◆ **ABOUT THIS EXERCISE**: Every line with the string "treated" should be copied from the data.

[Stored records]
------------------------
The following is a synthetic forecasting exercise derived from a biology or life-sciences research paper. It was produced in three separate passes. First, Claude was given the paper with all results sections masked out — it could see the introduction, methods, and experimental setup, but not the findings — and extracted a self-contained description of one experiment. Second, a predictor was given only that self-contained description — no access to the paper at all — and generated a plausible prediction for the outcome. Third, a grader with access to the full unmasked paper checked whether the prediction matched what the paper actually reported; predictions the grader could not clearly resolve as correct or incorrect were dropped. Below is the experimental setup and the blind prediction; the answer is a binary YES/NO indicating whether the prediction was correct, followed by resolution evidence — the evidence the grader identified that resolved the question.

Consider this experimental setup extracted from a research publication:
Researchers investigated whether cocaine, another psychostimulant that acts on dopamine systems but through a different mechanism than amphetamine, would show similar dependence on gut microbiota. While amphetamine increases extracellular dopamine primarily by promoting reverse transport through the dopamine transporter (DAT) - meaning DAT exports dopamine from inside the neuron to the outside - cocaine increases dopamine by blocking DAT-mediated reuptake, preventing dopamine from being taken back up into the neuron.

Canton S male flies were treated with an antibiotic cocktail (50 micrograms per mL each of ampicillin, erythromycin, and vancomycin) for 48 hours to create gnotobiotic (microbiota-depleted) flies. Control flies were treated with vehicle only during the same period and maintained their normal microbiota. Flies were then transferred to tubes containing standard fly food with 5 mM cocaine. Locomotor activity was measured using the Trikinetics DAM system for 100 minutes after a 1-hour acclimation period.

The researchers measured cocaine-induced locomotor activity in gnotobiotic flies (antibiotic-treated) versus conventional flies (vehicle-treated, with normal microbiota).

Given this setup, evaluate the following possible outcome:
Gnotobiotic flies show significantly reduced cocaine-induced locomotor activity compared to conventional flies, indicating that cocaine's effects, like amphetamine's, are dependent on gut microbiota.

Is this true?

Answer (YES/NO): NO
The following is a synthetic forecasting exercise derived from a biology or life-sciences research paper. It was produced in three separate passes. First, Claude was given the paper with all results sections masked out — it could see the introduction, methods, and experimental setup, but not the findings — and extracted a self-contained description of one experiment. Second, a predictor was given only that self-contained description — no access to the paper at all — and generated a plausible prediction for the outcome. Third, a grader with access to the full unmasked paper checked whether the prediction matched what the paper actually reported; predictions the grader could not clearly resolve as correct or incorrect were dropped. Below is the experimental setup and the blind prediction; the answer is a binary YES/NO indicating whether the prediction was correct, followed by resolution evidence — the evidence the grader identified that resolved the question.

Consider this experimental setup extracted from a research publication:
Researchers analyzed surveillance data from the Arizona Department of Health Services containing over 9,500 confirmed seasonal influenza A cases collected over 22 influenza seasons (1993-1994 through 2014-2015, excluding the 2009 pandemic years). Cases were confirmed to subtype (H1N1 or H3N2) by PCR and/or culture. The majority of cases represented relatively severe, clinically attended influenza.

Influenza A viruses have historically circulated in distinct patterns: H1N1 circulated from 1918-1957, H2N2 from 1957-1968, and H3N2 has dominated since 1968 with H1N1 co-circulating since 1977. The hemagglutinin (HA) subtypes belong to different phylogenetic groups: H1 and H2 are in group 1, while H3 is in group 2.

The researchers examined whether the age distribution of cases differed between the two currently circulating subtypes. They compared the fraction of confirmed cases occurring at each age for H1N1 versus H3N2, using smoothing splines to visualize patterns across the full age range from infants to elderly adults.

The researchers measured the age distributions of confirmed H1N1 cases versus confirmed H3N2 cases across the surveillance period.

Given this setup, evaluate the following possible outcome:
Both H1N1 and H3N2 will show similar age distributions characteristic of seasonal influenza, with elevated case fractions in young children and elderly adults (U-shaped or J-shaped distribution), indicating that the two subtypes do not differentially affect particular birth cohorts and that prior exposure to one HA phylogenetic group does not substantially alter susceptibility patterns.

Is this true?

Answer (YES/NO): NO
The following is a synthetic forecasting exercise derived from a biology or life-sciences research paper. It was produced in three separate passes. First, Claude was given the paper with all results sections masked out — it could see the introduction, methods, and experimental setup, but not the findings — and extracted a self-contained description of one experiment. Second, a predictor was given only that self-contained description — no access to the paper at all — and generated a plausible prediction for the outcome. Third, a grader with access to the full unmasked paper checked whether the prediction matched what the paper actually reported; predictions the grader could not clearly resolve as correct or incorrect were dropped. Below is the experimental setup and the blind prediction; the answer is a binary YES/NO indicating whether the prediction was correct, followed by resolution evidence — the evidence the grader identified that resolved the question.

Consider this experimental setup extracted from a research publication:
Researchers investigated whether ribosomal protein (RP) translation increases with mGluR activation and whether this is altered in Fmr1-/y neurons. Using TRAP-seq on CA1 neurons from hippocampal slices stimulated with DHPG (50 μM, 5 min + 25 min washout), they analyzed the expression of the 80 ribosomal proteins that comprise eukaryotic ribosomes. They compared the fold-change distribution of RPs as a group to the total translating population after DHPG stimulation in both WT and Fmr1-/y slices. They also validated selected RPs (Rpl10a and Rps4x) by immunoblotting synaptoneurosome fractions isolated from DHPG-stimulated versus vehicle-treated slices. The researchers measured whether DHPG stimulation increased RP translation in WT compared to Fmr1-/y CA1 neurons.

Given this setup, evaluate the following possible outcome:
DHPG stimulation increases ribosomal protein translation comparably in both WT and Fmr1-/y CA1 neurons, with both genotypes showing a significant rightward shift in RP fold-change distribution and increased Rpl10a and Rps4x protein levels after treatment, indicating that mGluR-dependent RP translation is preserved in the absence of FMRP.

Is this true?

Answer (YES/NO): NO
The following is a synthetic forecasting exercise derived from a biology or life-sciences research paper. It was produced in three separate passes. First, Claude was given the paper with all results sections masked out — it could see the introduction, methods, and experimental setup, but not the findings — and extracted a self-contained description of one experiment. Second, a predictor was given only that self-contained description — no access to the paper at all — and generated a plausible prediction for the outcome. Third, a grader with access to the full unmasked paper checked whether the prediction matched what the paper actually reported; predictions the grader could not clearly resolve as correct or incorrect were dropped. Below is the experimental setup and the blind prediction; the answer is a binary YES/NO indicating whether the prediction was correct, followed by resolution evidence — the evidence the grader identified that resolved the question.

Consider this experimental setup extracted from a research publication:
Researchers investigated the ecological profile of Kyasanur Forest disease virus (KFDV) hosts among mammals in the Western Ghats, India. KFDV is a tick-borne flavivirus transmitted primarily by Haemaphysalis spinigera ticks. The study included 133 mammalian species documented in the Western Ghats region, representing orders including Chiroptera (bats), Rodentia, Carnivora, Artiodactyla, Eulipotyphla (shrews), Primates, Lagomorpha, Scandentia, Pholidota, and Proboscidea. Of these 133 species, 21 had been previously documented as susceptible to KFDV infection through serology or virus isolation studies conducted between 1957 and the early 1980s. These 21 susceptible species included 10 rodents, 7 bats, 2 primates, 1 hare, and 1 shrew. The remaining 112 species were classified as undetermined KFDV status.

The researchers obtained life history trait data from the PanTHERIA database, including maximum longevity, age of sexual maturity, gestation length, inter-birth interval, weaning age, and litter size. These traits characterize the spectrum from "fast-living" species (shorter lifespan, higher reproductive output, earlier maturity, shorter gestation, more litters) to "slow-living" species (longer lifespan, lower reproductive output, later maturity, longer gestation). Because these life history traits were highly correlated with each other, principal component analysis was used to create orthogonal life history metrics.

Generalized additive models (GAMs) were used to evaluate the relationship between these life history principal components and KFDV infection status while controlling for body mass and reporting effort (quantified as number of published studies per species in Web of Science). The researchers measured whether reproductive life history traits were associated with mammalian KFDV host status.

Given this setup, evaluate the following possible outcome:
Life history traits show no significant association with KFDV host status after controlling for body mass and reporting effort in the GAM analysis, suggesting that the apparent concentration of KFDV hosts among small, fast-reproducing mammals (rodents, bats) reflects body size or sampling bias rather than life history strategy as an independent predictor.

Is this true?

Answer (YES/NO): YES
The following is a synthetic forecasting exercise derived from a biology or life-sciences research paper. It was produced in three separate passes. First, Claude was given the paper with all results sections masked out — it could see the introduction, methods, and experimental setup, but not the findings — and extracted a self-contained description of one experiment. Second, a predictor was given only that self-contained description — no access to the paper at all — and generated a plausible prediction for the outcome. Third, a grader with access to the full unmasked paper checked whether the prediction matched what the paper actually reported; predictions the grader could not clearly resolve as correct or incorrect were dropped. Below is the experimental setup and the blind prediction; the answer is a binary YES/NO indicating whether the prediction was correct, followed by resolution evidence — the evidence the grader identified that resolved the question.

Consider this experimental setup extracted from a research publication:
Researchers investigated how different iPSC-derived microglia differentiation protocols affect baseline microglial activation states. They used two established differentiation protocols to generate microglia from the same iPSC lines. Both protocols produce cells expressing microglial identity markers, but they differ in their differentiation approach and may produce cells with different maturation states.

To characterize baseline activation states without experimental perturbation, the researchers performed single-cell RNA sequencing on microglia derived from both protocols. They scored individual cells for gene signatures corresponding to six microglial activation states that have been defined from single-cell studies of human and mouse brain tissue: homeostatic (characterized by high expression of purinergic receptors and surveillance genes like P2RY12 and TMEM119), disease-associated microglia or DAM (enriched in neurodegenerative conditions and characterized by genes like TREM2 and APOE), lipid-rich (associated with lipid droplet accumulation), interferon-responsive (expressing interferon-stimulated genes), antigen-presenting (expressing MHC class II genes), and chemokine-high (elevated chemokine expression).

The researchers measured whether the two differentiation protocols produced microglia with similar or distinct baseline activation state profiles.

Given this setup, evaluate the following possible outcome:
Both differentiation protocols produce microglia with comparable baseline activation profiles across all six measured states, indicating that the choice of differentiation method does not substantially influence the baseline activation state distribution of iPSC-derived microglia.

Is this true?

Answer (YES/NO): NO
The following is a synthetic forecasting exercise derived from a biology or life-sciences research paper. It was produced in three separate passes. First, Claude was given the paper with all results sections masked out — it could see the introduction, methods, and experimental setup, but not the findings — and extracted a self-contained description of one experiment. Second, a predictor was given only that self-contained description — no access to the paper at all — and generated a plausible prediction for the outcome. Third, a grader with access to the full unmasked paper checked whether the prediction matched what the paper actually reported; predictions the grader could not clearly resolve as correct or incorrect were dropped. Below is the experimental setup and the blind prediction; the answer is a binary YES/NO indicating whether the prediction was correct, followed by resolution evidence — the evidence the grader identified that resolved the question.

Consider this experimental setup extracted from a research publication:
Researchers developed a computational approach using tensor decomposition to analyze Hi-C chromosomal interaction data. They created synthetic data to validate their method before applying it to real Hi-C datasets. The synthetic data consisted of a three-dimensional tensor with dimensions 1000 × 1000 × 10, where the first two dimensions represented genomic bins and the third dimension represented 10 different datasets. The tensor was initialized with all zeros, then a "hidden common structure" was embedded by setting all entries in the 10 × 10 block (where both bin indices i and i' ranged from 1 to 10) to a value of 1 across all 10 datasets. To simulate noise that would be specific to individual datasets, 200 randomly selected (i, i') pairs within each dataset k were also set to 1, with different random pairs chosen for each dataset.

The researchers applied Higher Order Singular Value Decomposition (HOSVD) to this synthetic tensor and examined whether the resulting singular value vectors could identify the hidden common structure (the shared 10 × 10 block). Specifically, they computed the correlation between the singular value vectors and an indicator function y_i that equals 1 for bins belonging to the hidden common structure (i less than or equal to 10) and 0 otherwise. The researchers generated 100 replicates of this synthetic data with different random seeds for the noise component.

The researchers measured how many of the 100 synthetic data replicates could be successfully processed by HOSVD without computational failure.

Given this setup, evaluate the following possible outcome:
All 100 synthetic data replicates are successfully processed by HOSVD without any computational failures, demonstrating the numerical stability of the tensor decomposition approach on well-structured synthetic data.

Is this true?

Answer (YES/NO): NO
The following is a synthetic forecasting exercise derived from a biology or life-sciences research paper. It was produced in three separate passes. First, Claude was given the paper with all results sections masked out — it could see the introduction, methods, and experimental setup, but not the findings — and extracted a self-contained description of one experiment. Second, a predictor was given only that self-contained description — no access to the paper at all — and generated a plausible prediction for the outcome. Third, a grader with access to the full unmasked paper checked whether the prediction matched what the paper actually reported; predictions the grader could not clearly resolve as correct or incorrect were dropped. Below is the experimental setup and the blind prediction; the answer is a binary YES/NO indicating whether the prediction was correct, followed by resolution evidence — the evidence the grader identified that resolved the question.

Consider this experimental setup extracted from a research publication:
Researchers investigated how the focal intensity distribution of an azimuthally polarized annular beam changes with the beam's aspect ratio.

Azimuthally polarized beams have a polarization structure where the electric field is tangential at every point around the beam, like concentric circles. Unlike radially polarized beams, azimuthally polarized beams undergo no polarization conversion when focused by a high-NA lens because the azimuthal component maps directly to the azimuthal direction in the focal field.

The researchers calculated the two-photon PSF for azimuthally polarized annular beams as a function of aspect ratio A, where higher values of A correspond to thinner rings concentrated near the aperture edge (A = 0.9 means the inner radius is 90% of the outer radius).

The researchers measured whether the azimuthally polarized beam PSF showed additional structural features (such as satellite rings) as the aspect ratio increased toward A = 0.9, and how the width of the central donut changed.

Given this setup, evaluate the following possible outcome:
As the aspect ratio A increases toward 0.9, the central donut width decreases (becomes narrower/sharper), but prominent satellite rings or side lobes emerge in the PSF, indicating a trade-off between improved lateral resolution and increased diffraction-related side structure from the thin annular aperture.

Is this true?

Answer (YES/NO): NO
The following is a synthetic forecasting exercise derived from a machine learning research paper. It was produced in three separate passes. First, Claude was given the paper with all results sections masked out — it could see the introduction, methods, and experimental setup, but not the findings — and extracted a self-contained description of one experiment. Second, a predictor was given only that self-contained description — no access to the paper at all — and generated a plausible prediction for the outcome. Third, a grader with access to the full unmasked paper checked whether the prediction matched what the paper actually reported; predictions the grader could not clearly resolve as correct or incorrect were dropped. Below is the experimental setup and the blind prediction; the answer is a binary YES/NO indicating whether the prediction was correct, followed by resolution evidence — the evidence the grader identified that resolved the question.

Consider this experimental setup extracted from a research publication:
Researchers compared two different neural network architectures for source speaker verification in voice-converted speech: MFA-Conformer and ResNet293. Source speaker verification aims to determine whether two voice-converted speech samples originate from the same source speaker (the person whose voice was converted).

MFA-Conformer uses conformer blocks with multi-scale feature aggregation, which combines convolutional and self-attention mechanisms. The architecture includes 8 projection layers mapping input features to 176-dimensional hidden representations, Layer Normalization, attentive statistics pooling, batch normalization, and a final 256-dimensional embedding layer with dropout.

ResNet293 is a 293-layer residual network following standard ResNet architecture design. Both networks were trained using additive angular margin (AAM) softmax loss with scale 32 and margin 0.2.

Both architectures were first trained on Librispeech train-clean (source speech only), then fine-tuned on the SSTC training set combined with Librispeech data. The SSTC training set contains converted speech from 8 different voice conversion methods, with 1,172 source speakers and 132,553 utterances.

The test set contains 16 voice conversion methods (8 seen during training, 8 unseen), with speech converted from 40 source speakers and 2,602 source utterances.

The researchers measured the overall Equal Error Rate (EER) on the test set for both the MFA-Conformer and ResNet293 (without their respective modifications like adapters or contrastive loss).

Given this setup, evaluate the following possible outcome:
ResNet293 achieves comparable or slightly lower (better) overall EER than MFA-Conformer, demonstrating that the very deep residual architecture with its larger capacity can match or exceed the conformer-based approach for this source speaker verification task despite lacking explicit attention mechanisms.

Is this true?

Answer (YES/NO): YES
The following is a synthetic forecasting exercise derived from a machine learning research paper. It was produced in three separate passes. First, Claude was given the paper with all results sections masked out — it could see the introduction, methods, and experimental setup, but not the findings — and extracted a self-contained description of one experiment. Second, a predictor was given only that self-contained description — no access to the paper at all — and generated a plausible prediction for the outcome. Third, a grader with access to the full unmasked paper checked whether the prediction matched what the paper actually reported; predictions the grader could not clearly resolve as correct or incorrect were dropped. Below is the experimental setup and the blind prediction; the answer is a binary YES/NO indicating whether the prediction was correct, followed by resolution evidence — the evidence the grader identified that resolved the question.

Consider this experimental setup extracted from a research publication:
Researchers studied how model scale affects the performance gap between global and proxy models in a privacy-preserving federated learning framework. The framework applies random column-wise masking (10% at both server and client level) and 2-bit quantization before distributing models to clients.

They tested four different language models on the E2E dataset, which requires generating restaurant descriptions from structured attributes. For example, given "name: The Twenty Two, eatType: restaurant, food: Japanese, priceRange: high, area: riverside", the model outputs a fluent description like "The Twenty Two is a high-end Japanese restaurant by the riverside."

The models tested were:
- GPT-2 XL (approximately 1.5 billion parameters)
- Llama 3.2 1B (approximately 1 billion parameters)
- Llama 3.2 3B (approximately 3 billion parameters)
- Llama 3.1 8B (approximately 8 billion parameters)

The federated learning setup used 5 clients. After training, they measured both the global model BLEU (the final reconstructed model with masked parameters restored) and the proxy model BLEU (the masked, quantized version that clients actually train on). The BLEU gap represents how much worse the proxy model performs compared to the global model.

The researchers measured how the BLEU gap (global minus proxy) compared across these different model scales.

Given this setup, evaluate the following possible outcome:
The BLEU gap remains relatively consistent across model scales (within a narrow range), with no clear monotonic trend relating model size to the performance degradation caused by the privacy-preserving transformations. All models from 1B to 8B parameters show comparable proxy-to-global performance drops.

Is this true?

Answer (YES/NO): YES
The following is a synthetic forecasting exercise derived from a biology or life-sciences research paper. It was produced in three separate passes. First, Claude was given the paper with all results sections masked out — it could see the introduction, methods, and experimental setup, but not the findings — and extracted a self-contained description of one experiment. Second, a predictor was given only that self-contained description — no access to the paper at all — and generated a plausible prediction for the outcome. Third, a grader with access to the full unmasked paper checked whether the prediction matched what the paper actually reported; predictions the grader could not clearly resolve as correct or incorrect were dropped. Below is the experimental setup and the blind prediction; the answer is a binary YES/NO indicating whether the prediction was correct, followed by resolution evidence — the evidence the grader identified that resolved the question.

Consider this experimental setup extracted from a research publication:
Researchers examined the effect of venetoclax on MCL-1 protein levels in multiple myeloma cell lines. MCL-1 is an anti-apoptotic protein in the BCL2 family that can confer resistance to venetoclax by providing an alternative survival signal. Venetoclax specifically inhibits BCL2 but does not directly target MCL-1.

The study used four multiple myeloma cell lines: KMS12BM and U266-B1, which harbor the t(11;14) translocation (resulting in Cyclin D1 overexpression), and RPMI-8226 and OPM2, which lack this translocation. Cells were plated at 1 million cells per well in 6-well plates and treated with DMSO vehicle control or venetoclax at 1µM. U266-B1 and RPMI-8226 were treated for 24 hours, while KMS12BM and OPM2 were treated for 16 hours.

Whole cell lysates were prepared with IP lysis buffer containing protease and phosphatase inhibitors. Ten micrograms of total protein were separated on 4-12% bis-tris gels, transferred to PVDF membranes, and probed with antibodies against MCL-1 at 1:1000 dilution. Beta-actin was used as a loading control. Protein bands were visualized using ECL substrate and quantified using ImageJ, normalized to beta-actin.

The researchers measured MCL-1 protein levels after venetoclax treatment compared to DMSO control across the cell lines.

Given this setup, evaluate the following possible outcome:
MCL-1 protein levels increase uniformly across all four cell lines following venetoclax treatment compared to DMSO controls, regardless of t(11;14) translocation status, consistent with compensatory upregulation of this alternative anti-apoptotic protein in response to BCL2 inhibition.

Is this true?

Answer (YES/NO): YES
------------------------
◆ **TASK ANSWER**:
Canton S male flies were treated with an antibiotic cocktail (50 micrograms per mL each of ampicillin, erythromycin, and vancomycin) for 48 hours to create gnotobiotic (microbiota-depleted) flies. Control flies were treated with vehicle only during the same period and maintained their normal microbiota. Flies were then transferred to tubes containing standard fly food with 5 mM cocaine. Locomotor activity was measured using the Trikinetics DAM system for 100 minutes after a 1-hour acclimation period.
The researchers measured cocaine-induced locomotor activity in gnotobiotic flies (antibiotic-treated) versus conventional flies (vehicle-treated, with normal microbiota).
Researchers investigated whether ribosomal protein (RP) translation increases with mGluR activation and whether this is altered in Fmr1-/y neurons. Using TRAP-seq on CA1 neurons from hippocampal slices stimulated with DHPG (50 μM, 5 min + 25 min washout), they analyzed the expression of the 80 ribosomal proteins that comprise eukaryotic ribosomes. They compared the fold-change distribution of RPs as a group to the total translating population after DHPG stimulation in both WT and Fmr1-/y slices. They also validated selected RPs (Rpl10a and Rps4x) by immunoblotting synaptoneurosome fractions isolated from DHPG-stimulated versus vehicle-treated slices. The researchers measured whether DHPG stimulation increased RP translation in WT compared to Fmr1-/y CA1 neurons.
The study used four multiple myeloma cell lines: KMS12BM and U266-B1, which harbor the t(11;14) translocation (resulting in Cyclin D1 overexpression), and RPMI-8226 and OPM2, which lack this translocation. Cells were plated at 1 million cells per well in 6-well plates and treated with DMSO vehicle control or venetoclax at 1µM. U266-B1 and RPMI-8226 were treated for 24 hours, while KMS12BM and OPM2 were treated for 16 hours.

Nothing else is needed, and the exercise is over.